A outra preocupação está relacionada com a emissão dos Atestados Médicos de Incapacidade Multiuso (AMIM), que com a desmaterialização dos processos da junta médica de avaliação de incapacidade, com dispensa de junta médica de avaliação de incapacidade e que vão poder ser passados pelos médicos de família entre outros especialistas. Esta alteração traz duas potenciais ameaças à Medicina Geral e Familiar, por um lado a sua acessibilidade, transforma-se no seu Calcanhar de Aquiles, levando este trabalho extra a diminuição do tempo para o acompanhamento da família ao longo do seu ciclo de vida, das atividades preventivas nos grupos de risco e vulneráveis e do acompanhamento das várias doenças crónicas, por outro lado coloca em risco o cumprimento do próprio código deontológico, pois cada vez que o resultado destes AMIM forem contrárias às expetativas dos utentes pode fragilizar e destruir a relação terapêutica médico-utente que em alguns casos demorou muitos anos a construir.
Em última instância a degradação desta especialidade tão nobre irá afetar principalmente os utentes e com certeza entre estes os que apresentam maior fragilidade económica e social.
Bibliografia
- The Potpourri of Family Medicine, in Sickness and in Health. Bowman MA, Neale AV, Seehusen DA. Journal of the American Board of Family Medicine: JABFM. 2018 Jul-Aug;31(4):495-498. doi:10.3122/jabfm.2018.04.180136.
- Trends and Quality of Care in Outpatient Visits to Generalist and Specialist Physicians Delivering Primary Care in the United States, 1997-2010. Edwards ST, Mafi JN, Landon BE. Journal of General Internal Medicine. 2014;29(6):947-55. doi:10.1007/s11606-014-2808-y.
- Re-Examining the Roles of Generalists and Specialists in Healthcare. Khatri P, Nastar A, Teng GG, Phua J. Annals of the Academy of Medicine, Singapore. 2023;52(3):149-153. doi:10.47102/annals-acadmedsg.2022434.

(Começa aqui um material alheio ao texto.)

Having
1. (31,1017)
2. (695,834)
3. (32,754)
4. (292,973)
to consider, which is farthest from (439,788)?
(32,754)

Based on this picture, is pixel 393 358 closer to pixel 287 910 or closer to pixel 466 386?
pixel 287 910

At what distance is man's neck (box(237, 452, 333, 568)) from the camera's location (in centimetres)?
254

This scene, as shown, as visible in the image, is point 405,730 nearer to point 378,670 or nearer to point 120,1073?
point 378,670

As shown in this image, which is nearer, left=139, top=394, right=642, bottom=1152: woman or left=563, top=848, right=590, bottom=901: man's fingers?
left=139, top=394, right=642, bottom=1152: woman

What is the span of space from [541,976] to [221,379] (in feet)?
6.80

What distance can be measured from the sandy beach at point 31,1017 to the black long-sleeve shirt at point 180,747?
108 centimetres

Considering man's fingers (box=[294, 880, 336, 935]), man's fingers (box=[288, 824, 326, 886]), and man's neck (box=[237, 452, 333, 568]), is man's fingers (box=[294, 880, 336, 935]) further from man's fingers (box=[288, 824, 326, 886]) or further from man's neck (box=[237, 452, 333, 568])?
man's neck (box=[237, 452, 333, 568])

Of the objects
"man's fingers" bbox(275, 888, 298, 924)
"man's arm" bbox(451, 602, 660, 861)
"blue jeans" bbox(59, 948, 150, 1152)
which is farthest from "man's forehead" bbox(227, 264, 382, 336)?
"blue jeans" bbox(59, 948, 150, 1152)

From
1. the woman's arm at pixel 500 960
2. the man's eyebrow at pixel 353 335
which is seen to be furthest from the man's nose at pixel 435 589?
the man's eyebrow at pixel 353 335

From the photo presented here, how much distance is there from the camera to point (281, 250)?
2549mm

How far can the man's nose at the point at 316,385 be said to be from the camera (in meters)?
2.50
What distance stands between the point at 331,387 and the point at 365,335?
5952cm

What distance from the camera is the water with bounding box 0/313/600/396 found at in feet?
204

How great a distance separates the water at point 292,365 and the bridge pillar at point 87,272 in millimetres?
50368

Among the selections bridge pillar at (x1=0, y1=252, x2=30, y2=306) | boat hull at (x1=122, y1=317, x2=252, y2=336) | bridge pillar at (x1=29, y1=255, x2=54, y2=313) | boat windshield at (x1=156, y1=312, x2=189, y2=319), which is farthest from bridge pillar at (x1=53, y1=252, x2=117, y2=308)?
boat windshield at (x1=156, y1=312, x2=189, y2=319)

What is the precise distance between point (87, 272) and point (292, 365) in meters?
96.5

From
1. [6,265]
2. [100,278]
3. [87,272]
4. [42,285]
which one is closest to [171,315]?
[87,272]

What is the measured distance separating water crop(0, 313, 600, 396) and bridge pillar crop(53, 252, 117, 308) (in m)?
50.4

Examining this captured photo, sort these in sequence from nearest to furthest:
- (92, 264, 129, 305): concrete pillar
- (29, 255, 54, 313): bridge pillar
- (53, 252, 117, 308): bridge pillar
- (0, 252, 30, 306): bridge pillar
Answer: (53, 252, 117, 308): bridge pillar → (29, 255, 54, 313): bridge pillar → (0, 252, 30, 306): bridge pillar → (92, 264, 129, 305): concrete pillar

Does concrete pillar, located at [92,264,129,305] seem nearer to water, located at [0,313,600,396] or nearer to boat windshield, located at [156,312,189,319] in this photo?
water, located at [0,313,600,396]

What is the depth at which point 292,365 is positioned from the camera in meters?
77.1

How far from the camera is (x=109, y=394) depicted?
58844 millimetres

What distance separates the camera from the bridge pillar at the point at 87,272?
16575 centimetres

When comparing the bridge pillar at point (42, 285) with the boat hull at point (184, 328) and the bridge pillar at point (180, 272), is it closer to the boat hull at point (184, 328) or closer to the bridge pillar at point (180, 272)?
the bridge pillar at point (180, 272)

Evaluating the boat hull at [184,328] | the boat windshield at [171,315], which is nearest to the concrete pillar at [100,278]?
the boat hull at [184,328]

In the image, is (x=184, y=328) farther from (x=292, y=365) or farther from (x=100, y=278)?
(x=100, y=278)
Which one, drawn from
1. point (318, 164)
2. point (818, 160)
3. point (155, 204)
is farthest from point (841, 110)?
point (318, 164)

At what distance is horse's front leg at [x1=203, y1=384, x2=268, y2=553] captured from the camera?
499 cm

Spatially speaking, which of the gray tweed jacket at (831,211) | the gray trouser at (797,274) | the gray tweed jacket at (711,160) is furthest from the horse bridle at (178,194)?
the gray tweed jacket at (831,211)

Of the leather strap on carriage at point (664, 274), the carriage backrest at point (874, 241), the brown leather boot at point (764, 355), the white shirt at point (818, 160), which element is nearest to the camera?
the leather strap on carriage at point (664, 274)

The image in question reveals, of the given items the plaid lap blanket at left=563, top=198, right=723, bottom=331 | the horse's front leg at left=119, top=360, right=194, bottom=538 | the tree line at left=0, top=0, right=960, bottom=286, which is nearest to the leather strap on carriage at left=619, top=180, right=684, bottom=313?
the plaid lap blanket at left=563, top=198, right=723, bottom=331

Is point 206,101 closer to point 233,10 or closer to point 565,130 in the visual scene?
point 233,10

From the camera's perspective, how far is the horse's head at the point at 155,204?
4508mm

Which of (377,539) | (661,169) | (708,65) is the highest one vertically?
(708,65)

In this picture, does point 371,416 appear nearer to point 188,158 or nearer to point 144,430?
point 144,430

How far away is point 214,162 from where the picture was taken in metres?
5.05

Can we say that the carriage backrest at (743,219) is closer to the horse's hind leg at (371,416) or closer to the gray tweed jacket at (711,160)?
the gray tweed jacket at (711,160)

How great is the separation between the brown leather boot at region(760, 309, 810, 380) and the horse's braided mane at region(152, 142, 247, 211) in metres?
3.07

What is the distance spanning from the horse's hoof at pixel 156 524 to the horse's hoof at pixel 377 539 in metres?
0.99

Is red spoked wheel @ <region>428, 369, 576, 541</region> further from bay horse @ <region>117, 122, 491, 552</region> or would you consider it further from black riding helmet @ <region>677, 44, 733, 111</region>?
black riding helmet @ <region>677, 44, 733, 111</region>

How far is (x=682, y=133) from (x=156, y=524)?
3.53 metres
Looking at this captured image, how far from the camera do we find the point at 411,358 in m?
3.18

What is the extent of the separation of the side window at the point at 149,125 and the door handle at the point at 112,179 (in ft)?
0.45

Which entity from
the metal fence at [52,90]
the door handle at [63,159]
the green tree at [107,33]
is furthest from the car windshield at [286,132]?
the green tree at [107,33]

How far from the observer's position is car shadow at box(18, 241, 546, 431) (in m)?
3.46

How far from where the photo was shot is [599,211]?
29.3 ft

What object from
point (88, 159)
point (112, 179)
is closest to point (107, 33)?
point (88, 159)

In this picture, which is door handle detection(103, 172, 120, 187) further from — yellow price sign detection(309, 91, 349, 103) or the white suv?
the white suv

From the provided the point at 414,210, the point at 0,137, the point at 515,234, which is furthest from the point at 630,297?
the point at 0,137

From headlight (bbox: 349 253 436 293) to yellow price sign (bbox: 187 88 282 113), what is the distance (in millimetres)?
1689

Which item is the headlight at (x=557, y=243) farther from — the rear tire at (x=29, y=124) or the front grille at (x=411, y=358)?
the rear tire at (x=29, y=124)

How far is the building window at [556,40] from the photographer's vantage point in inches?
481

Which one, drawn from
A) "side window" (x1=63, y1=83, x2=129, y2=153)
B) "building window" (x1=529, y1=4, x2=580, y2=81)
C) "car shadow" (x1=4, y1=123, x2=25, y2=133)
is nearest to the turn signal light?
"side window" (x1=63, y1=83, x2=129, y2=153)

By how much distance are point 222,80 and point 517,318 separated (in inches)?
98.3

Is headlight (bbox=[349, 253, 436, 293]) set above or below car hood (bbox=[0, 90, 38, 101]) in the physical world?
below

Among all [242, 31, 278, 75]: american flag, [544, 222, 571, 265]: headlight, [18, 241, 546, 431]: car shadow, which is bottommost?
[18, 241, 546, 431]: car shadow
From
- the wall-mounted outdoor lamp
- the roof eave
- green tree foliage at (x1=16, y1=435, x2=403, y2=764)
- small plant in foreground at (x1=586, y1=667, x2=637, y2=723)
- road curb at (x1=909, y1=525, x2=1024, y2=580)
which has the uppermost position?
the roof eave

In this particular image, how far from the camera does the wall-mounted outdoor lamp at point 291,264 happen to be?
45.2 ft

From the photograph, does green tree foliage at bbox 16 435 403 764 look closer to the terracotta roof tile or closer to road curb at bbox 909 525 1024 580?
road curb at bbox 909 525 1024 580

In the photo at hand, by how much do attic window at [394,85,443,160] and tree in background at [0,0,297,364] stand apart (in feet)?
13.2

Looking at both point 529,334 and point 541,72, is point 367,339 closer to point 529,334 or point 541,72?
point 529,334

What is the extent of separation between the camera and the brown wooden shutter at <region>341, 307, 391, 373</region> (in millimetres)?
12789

- Reducing Acute Hospitalizations at High-Performing CPC+ Primary Care Practice Sites: Strategies, Activities, and Facilitators. Petersen DM, O’Malley AS, Felland L, et al. Annals of Family Medicine. 2023 Jul-Aug;21(4):313-321. doi:10.1370/afm.2992.
- More Comprehensive Care Among Family Physicians Is Associated With Lower Costs and Fewer Hospitalizations. Bazemore A, Petterson S, Peterson LE, Phillips RL. Annals of Family Medicine. 2015 May-Jun;13(3):206-13. doi:10.1370/afm.1787.
- Strong and Sustainable Primary Healthcare Is Associated With a Lower Risk of Hospitalization in High Risk Patients. Sawicki OA, Mueller A, Klaaßen-Mielke R, et al. Scientific Reports. 2021;11(1):4349. doi:10.1038/s41598-021-83962-y.
- The Association Between General Practitioner Regularity of Care and ‘High Use’ Hospitalisation. Moorin RE, Youens D, Preen DB, Wright CM. BMC Health Services Research. 2020;20(1):915. doi:10.1186/s12913-020-05718-0.